## WHAT THE TASK REQUIRES
Can you pull out each line of the data below that includes the word "Moradia"?

## THE DATA
:::
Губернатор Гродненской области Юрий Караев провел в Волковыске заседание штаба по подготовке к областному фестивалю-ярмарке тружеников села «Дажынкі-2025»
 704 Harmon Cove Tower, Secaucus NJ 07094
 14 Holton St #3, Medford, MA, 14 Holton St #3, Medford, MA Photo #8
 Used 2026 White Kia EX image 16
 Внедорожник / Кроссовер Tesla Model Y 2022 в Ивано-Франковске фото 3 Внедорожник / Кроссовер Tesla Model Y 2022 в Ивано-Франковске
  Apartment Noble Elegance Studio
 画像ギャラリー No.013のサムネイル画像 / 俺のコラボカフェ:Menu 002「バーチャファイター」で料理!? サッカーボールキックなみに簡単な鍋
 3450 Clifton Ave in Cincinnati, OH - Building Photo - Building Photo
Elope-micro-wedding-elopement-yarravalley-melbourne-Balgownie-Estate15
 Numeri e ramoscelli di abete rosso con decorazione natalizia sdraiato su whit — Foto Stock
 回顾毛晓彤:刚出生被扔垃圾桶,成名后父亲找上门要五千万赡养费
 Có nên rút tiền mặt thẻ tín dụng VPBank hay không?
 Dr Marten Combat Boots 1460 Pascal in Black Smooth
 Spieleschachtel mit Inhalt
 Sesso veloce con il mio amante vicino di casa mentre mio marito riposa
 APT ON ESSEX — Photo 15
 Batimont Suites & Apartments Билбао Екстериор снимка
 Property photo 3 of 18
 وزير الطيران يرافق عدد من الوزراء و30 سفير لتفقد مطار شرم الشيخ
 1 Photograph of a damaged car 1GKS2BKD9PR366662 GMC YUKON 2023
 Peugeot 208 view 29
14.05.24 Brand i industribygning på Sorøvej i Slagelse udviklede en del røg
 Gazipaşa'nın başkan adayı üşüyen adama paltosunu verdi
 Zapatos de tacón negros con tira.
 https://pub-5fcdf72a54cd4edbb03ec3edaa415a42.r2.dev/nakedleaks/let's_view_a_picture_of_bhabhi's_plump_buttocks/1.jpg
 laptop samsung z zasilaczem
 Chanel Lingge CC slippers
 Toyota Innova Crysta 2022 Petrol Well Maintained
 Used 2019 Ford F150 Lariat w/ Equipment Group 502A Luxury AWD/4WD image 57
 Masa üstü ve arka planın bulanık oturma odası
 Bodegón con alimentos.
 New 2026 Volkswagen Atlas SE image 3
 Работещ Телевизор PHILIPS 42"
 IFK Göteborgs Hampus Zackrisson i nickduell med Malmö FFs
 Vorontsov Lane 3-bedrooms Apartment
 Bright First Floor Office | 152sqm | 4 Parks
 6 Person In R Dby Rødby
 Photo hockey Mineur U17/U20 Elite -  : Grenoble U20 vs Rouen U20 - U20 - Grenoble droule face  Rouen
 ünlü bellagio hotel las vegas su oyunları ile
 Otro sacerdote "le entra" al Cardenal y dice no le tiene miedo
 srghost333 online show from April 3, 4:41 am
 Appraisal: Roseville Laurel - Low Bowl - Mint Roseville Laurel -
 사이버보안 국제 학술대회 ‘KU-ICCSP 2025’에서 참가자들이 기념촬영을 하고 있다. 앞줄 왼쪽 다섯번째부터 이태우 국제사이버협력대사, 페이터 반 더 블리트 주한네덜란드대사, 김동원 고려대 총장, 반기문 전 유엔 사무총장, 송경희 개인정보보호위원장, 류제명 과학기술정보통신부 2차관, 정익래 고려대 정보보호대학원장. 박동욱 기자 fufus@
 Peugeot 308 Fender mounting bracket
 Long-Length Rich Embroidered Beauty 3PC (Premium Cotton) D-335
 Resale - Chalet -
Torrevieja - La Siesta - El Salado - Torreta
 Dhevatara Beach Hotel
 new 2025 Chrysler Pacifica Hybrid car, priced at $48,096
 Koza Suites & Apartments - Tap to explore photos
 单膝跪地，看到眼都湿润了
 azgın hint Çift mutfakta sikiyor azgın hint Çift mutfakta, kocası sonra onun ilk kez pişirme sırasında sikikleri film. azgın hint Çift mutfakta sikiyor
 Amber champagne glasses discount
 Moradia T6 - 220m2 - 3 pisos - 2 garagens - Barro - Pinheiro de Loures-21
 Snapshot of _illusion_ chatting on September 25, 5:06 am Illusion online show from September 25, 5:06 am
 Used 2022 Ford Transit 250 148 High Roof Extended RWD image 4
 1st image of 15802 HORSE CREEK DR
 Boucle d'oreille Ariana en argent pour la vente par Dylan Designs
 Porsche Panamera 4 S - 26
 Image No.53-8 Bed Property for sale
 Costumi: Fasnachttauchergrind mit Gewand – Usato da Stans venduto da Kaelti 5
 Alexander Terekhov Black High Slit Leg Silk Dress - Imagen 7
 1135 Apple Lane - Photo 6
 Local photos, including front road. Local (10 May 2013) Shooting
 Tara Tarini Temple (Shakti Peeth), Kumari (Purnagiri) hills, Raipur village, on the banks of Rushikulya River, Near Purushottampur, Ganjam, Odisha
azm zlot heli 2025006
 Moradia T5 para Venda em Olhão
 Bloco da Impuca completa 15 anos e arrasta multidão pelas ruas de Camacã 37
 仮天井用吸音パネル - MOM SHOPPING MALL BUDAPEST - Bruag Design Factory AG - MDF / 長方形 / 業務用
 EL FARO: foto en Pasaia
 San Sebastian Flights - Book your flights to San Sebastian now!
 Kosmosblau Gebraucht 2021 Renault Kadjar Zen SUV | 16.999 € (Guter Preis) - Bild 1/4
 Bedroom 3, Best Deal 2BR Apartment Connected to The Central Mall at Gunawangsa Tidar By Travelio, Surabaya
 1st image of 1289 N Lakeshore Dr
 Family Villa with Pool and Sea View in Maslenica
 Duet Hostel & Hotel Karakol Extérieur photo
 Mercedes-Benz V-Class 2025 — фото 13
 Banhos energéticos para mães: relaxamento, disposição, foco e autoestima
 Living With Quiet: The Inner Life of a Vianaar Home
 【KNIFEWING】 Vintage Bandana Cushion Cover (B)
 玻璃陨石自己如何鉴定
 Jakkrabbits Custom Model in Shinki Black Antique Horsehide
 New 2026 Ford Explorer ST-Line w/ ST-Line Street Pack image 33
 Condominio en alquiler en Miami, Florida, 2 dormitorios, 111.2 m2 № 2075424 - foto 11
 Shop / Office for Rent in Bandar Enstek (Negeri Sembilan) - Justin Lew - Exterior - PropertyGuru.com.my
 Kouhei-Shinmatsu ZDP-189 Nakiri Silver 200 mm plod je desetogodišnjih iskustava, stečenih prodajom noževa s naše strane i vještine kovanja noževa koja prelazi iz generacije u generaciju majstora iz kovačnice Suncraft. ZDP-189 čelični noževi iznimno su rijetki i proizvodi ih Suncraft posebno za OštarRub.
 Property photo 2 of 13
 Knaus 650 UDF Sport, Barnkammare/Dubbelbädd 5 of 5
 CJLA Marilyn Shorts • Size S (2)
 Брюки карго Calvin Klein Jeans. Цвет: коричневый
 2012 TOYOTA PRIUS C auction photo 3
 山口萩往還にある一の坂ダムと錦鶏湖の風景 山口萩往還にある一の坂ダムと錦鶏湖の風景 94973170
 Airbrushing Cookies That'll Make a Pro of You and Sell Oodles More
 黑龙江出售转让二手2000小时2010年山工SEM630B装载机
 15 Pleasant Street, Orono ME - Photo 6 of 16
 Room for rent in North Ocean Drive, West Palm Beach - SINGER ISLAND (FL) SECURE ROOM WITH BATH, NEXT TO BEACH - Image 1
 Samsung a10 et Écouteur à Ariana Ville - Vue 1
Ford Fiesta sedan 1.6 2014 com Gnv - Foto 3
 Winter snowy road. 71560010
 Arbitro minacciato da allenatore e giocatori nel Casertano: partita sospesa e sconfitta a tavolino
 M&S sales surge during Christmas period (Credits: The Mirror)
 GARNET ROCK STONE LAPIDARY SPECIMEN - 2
:::
## WRITTEN RESPONSE
 Moradia T6 - 220m2 - 3 pisos - 2 garagens - Barro - Pinheiro de Loures-21
 Moradia T5 para Venda em Olhão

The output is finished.